Ecco signori animalisti perché non avrete vita facile contro di noi: perché noi siamo nella società civile, ne facciamo parte, abbiamo i nostri pregi e i nostri difetti come tutti, stiamo cercando di evolverci ma rimaniamo comunque parte integrante della società bresciana e lombarda. Questo concetto poi dovrebbe risultare più chiaro anche ai tanti funzionari di ministeri, uffici regionali e pure di qualche altra istituzione: noi siamo una parte importante della nostra società. L’unico sentimento che ci pervade quando pensiamo alla caccia è l’orgoglio di essere cacciatori e l’unica emozione che ci prende dalla testa ai piedi è la passione. Spendete tutti i soldi che volete in tabelloni, fate pure spot in radio e in televisione ma alla fine ogni vostro sforzo sarà vano perché nella società civile ci siamo noi , in mille rivoli, con migliaia di nostri iscritti che in una miriade di modi si fanno ben volere.

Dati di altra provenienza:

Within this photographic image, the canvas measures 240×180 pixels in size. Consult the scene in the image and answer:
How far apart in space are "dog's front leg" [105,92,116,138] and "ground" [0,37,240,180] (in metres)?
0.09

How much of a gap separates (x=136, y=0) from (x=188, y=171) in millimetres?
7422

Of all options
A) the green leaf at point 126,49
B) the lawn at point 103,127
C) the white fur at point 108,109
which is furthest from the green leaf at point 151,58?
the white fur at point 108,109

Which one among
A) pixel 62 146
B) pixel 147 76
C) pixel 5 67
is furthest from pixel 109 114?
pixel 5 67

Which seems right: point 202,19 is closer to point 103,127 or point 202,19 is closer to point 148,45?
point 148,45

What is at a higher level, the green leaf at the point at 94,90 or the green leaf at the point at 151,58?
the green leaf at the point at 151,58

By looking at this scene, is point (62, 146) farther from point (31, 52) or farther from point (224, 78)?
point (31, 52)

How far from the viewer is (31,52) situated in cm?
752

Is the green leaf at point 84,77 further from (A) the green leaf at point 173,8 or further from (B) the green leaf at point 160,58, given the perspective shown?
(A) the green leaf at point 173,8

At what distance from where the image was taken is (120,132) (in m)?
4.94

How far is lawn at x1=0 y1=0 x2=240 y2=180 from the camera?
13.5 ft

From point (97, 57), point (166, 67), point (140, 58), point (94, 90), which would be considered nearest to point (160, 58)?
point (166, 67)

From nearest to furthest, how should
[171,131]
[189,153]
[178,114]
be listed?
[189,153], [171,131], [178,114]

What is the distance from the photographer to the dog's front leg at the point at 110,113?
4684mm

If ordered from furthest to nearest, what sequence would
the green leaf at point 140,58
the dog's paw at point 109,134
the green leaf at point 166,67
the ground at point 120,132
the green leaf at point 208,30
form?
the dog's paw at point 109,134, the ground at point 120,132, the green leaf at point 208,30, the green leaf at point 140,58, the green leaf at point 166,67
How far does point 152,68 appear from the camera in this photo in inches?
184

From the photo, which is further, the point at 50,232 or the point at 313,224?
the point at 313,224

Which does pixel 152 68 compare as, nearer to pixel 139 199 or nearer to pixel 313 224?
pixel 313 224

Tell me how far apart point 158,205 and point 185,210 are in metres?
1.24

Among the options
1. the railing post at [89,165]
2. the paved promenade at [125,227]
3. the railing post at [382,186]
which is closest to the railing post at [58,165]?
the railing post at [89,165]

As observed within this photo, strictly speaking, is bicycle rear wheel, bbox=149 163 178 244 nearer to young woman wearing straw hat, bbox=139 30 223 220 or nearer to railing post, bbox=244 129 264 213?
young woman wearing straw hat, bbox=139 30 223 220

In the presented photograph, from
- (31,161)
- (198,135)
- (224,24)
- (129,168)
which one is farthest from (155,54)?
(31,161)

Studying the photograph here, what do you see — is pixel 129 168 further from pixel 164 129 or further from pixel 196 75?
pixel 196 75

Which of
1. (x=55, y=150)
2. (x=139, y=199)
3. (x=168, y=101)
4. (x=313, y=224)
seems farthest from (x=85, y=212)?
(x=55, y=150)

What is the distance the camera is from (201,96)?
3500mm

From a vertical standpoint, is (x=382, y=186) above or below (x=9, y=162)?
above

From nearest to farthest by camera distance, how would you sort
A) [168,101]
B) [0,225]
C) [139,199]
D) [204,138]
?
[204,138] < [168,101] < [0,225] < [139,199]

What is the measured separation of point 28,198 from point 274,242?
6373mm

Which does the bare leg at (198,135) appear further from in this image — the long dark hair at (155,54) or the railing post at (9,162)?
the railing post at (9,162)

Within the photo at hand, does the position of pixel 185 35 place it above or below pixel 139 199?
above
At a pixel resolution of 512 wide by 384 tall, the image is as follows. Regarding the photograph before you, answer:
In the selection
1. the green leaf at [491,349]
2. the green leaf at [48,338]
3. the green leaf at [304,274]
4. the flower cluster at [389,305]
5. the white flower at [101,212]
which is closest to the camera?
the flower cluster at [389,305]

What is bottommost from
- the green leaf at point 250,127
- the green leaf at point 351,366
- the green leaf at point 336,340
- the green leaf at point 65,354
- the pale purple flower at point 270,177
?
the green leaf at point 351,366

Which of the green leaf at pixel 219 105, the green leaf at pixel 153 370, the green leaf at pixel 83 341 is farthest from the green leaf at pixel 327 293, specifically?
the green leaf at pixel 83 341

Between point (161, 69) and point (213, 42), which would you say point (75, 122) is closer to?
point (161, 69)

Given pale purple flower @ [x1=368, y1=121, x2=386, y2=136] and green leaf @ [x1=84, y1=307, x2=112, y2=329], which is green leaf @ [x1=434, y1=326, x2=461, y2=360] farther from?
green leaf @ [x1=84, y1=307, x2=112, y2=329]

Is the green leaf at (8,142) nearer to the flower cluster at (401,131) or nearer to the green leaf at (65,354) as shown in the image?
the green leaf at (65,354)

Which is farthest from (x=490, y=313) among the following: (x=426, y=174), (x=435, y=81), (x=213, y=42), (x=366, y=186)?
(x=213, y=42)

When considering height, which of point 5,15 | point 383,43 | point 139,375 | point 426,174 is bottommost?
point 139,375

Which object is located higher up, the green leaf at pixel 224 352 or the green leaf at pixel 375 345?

Qualche cacciatore si lamenta chiedendosi perché le associazioni non hanno fatto nulla per evitare l’affissione di questi manifesti. Punto primo le associazioni venatorie non hanno compiti di censura e non si occupano di spazi pubblicitari. Punto secondo come saremmo potuti venirne a conoscenza in anticipo? Punto terzo abbiamo già richiesto ufficialmente se i manifesti hanno tutte le autorizzazioni e i nostri legali stanno valutando se ci sono gli estremi per procedere legalmente viste le immagini offensive. Ma la suonata non cambia: gli animalisti spendono i soldi per criticare e attaccare la caccia e i cacciatori spendono soldi per donare attrezzature agli ospedali, ai volontari delle ambulanze, a chi soffre.
E sei cacciatori fossero in grado, ma ci vogliono i fondi e non le parole dei soliti tastieristi socializzati, di realizzare delle iniziative di riqualificazione di habitat avremmo dei formidabili esempi concreti e a disposizione di tutti i cittadini di come si può migliorare l’ambiente e di quali sono le cause oggettive dell’impoverimento di specie e ambienti naturali. Ma ci vuole uno sforzo importante da parte di tutte le associazioni venatorie, alcune delle quali sono invece impegnate in ogni modo a screditare i colleghi per poter aumentare di qualche tesserato. Federcaccia ha già formulato proposte, abbiamo già detto quale può essere un progetto da percorrere insieme senza perdere la propria identità.
Basterebbero pochi euro a cacciatore e potremmo riprenderci grandi soddisfazioni sia nei confronti degli animalisti che nei confronti di quella burocrazia che osteggia continuamente in modo infido l’attività venatoria. Ci vuole solo una forte volontà condivisa: insieme, tutti i cacciatori possono dire ancora molto, isolati e divisi restano solo padroni delle tastiere dei propri pc e dei propri smartphone e poco più. Più di 50.000 cacciatori lombardi uniti non sotto una bandiera ma per un progetto concreto e condiviso potrebbero incidere in modo decisivo, forte, autorevole. Superiamo insieme divisioni futili e banali e concentriamoci per contrastare chi oggi se la ride per aver esposto un manifesto di cattivo gusto!